__Things to do__:
1/ The Mossmutter text below has a list of spell-like abilities. Name each one that Mossmutter can use three times per day.
2/ Write the next part of the Mossmutter forum thread below, going on from its last sentence.

__Text section__:
Unlike the other False Kerapti, Mossmutter prefers to accumulate subsumed minds through direct fungal infection. Instead of passing out K-imprint scrolls, he transmits imprints through his infected spores. Because of this, victims of his spore cough become vegetative skin puppets in his service rather than young mold wyrms. At present, he functions as a 17th-level wizard because of the fifty-one skin puppets in his hierarchy. Mossmutter envisions an underworld realm controlled by one dominant, contiguous bed of fungal consciousness: him! 
The mold wyrm’s “memories” of being Keraptis are even more hazy and damaged than those of the other False Kerapti. He ”remembers” being human once, but rationalizes his current fungal incarnation as a magical experiment that, though he’s forgotten its particulars, was obviously a success. Despite his imperfect memory, however, the mold wyrm did manage to locate and claim one of the original implements of power: Frostrazor. Unable to use it personally, he allows his trusted follower Saprophis to wield the weapon for him.

False Keraptis Mossmutter, enhanced mold wyrm M17: AC 6; MV 9, burrow 9; HD 17; hp 105; THACO 6; #AT 1 (bite); Dmg 5d4+5; SA spell channeling, swallow whole, spore cough; SD immunities, regeneration; SW rest, area effect spells; MR 25%; SZ G (50' long, 10' in diameter); ML elite (14); Int genius (17); AL CE; XP 13,000. 
Special Abilities: SA-swallows opponent whole with bite attack 4 or more greater than score needed to hit (save vs. death magic to avoid, 20 points of slashing or piercing damage against AC 9 to escape, spore cough automatically affects swallowed victims); spore cough (3/day, 30' x 30' x 30' area) inflicts ld6 points of damage/round, penalizes attack rolls, saving throws, ability checks, and proficiency checks by -2 for ld4+2 rounds, and infects victim with spores (save vs. death magic drops duration to 1 round and prevents infection; active infection negates natural healing and turns victim into a skin puppet in ld6+6 days if not cured; infection is curable only by a cure disease cast at 20th level, a wish, or a dose of disinfector spores from Mossmutter's garden); SD-immune to sleep, charm, hold, and other mind-affecting spells; half damage from physical attacks; regenerates all damage after 4 hours in passive state; SW-must rest 8 out of every 24 hours or lose 20% of original hit points/hour: double damage from damage-producing area effect spells while passive or shifting states.
Spell-like Abilities (at 17th level): 1/day--cloudkill, death fog, Evard's black tentacles, fireball, knock, mirror image, prismatic wall, reverse gravity, Serten's spell immunity, slow, stoneskin, true seeing, wind wall; 2/day--charm person, death spell, finger of death, polymorph other; 3/day--acid arrow, cone of cold, lightning bolt, magic missile.


----------



## freyar (Dec 19, 2008)

This was clearly one wacky adventure.  I kind of like it!

__Excerpted records__:
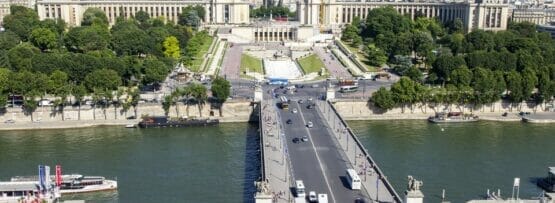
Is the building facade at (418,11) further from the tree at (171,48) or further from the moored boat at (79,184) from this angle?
the moored boat at (79,184)

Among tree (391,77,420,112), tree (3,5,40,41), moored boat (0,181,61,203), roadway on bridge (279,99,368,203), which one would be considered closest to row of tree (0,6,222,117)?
tree (3,5,40,41)

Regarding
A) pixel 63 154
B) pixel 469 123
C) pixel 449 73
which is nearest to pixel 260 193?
pixel 63 154

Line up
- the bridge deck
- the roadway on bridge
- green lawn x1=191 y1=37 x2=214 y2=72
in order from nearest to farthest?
the bridge deck, the roadway on bridge, green lawn x1=191 y1=37 x2=214 y2=72

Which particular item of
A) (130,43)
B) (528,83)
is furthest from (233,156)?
(130,43)

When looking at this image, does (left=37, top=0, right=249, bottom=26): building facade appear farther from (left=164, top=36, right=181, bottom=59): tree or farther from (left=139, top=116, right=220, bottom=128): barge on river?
(left=139, top=116, right=220, bottom=128): barge on river

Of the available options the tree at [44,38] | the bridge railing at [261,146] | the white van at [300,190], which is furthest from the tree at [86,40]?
the white van at [300,190]

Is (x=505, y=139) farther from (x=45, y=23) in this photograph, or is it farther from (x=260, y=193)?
(x=45, y=23)

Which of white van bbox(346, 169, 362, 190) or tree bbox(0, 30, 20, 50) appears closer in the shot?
white van bbox(346, 169, 362, 190)
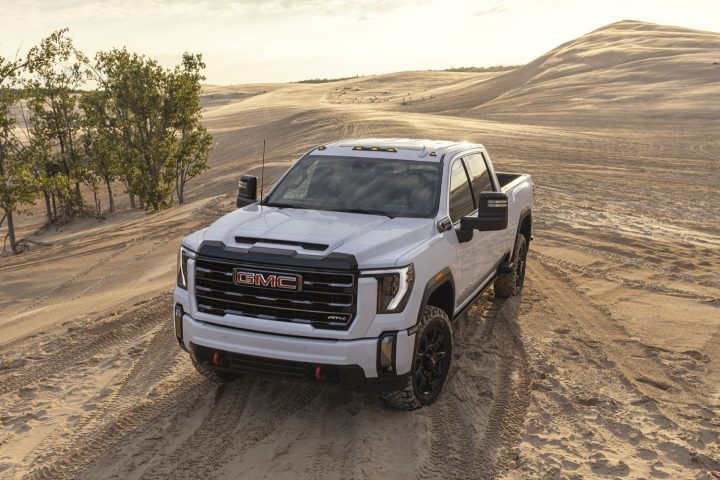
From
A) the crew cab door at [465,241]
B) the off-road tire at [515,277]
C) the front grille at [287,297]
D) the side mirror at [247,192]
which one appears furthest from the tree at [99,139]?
the front grille at [287,297]

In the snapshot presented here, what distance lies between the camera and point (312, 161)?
6730 millimetres

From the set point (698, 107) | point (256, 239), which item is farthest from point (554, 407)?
point (698, 107)

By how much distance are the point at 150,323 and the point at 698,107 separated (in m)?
29.3

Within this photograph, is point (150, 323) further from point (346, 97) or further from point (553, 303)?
point (346, 97)

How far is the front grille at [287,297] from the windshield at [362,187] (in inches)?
52.3

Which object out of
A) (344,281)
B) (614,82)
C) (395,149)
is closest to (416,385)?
(344,281)

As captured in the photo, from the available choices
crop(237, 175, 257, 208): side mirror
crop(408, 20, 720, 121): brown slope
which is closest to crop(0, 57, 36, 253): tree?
crop(237, 175, 257, 208): side mirror

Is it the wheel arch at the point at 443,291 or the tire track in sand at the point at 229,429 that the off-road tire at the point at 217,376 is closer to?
the tire track in sand at the point at 229,429

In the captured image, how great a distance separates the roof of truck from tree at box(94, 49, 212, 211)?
16230 mm

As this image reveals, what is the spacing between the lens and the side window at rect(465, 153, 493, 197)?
6930mm

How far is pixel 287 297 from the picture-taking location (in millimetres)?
4832

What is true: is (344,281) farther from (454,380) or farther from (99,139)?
(99,139)

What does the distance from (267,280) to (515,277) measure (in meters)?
4.34

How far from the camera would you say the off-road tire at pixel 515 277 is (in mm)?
8266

__Set of answers__:
1/ acid arrow, cone of cold, lightning bolt, magic missile

2/
This does read like there are no other skinpuppets, but I still kind of like the idea of allowing normal mold wyrms to create them.

This isn't entirely clear about the imprinting, but I gather that Mossmutter gets spell-casting abilities from controling the "incomplete imprints" of the skin puppets somehow.

Ok, here's my question: do we want to do Mossmutter and skinpuppets as single-adventure "unique monsters" or make a false Keraptis template and allow other mold wyrms to create skin puppets?


----------



## Echohawk (Dec 20, 2008)

freyar said:


> This isn't entirely clear about the imprinting, but I gather that Mossmutter gets spell-casting abilities from controling the "incomplete imprints" of the skin puppets somehow.
> 
> Ok, here's my question: do we want to do Mossmutter and skinpuppets as single-adventure "unique monsters" or make a false Keraptis template and allow other mold wyrms to create skin puppets?




There are four False Kerapti in _Return to White Plume Mountain_ and, as you may have gathered by now, they are an integral part of the plot. A long time ago, a wizard named Keraptis found a way to store imprints of himself on scrolls. These are either complete or partial "K-imprints". All four of the False Kerapti have absorbed a complete K-imprint, which makes them think they are the wizard Keraptis. All of the False Kerapti have the ability to absorb subsumed minds into their hierarchical minds. Subsumed minds are created when someone absorbs a partial K-imprint -- after a few months, they become a husk and fall under the control of one of the False Kerapti.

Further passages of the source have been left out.